La televisión tiene un doble efecto. Por un lado educa y por otro idiotiza. Nuestro pesar estriba, sin embargo, en que el tanto por ciento de basura es mayor que el porcentaje informativo, formativo, pedagógico.
Es más ‒afirmo‒, el común de los televidentes eligen libre y conscientemente la programación que aplatana a las neuronas y rechazan la calidad y el sentido crítico que puede tener la televisión (si no, vean las audiencias).
El mando a distancia se ha convertido en el símbolo de mayor poder en las tertulias televisivas. Quien tiene el mando, quien lo maneja ‒que muchas veces es democráticamente quien llega primero al ídolo sin igual‒ domina en el seno familiar. Y es envidiado por eso, odiado, temido. Es el rey del mando.
La tele, aparato proselitista sin igual, además de alienante, se ha convertido en el primer factor de influencia en nuestra sociedad. Influye en nuestra forma de expresarnos, en nuestra forma de vestir, e incluso, en nuestra forma de actuar. La pantalla nos informa (nos deforma) de nuestros gustos y necesidades. Sólo es importante quien sale en la televisión. Y es mucho más conocido, más aclamado, más vip, cuanto más aparezca en esa caja. Da igual si hace algo o no hace nada, si aporta algo a la sociedad, al arte, al mundo o se dedica a decir sandeces o a gritar más que nadie o a mostrar su mala educación, su falta de respeto o su libido imparable... Solamente por asomar su palmito por la ventana de los sueños, se ha ganado un puesto en nuestro panteón particular.
Pero nosotros no tenemos culpa. Los simples consumidores de las trescientas sesenta y cinco líneas somos inocentes.

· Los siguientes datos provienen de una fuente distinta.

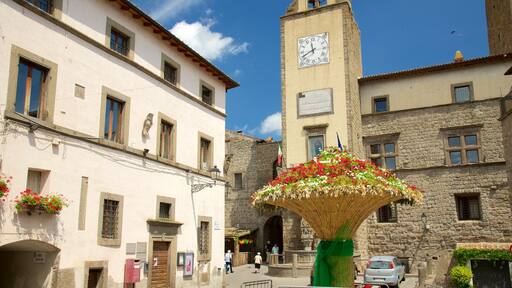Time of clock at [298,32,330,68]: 11:41
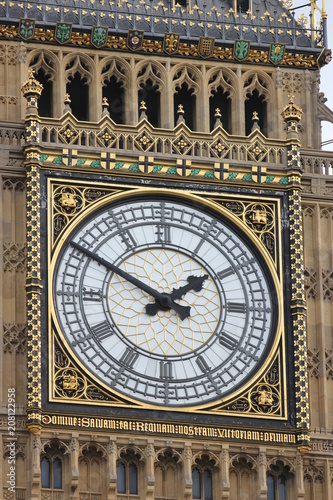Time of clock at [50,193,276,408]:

El pecado lo sustentan quienes rellenan nuestro aparato de morralla. ¿Que nos dan lo que demandamos? Sinceramente no lo creo, como apuntaba al principio. Aunque me consta que hay quien se harta de hacer zaping para estacionarse finalmente en el programa más cutre de la emisora más escandalosa. La abundancia de ofertas. La multiplicidad de cadenas a veces sirve solamente para multiplicar a su vez esa telebasura que nos atonta.

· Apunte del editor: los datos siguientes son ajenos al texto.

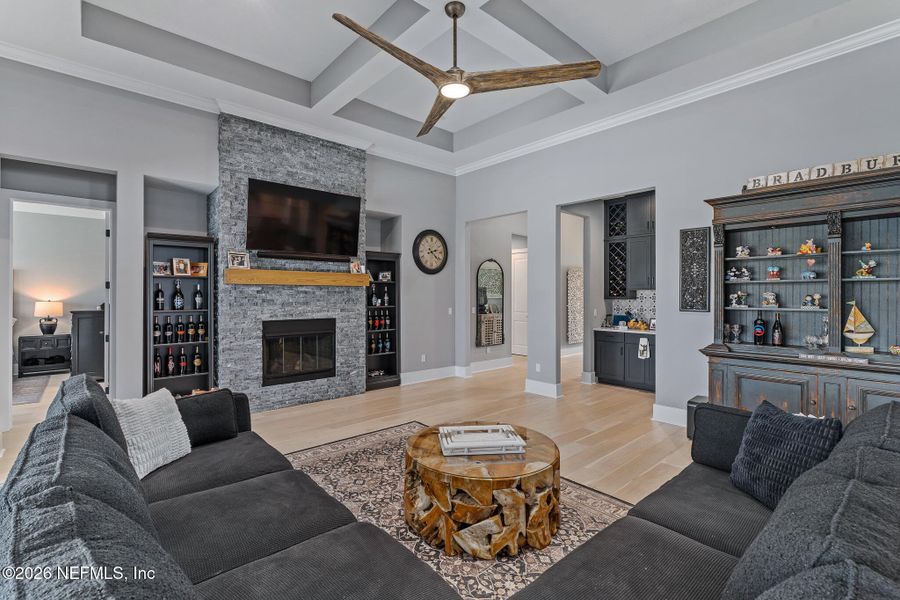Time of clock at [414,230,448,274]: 2:22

A la gente, a nosotros, a los telespectadores, se nos ha educado para ver, para oír, para tragar. Pero no se nos ha acostumbrado a elegir, a renunciar, a descansar, a conocer lo verdaderamente instructivo. Debemos aprender a abrir un libro, a encender la radio, a hablar con los amigos y con la familia; a salir a la calle, a dar un paseo, a visitar a alguien; a ir al cine, a un museo o a ver una puesta de sol; y a exclamar continuamente: ¿La tele?, ¡no gracias!
* Leído el 29 de febrero del 2000 en La plaza humana, revista literaria, radiada en Mujeres en la Onda (FM 88.8, Granada).